Marjorie : Mes deux finales de championnat de France remportées avec deux équipes différentes. C’était serré jusqu’au bout. Finalement, nous avons tenu en défense pendant deux minutes pour remporter le titre. C’était une délivrance au coup de sifflet final. J’en pouvais plus physiquement, mais j’ai tenu. C’était le début d’une belle série de titres pour Grenoble en 2018. Il y avait une très belle ambiance. On a retourné les rues de Grenoble. Aussi, les tournois universitaires sont toujours de bons souvenirs, ils sont vraiment incroyables.
Alwena : Ma première feuille de match en Elite 1 (Top 8 à l’époque), à 18 ans, contre Bobigny au Stade Vélodrome. Je devais rentrer pour les cinq dernières minutes. Finalement, une deuxième ligne se blesse au bout de cinq minutes de jeu. Je n’étais pas prête à entrer si tôt. Je rentre et j’ai finalement fait les 75 dernières minutes. En 2022, il y a aussi eu le maintien contre le Stade Français avec une victoire en fin de match. C’était un soulagement pour le club et pour les joueuses, cela venait récompenser tous les efforts faits sur l’année.
Léa : La finale de championnat d’Elite 2. C’était incroyable. La finale avait lieu à Tarbes, loin de Lyon, mais mes proches avaient fait le déplacement. Sur la saison, nous avons roulé sur tout le monde, mais il y avait du suspense avec les finales que nous avons remportées ! Je souhaite à tout le monde de gagner un titre de champion de France, c’est incroyable !

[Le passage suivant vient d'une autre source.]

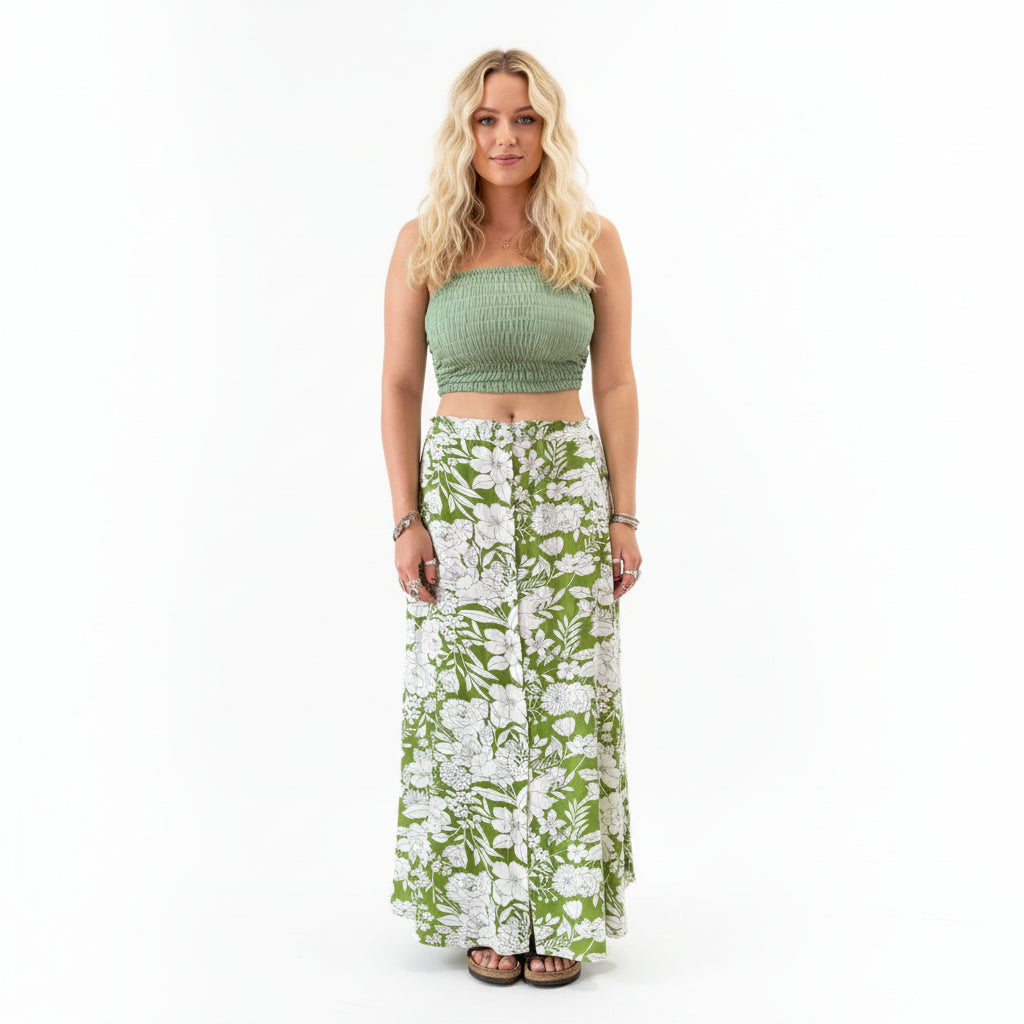 Person wearing a green top and floral skirt in a store setting with plants and shelves.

Trois mots pour décrire le rugby ?
Marjorie : Ambiance car c’est unique. Sacrifices financiers, physiques et psychologiques. Émotions, car on peut tout traverser avec le rugby, ce sont les montagnes russes.
Alwena : Émotions, car ce sont des souvenirs incroyables. Passion, car tu ne peux pas passer autant de temps si tu n’aimes pas le rugby. Potentiel, il y a plein de choses à développer.
Léa : Plaisir, car il faut en avoir pour jouer au rugby. Compétitivité, car tant que je performe je continue. Amitié, car ce sont aussi les copines qui te donnent envie de t’entraîner.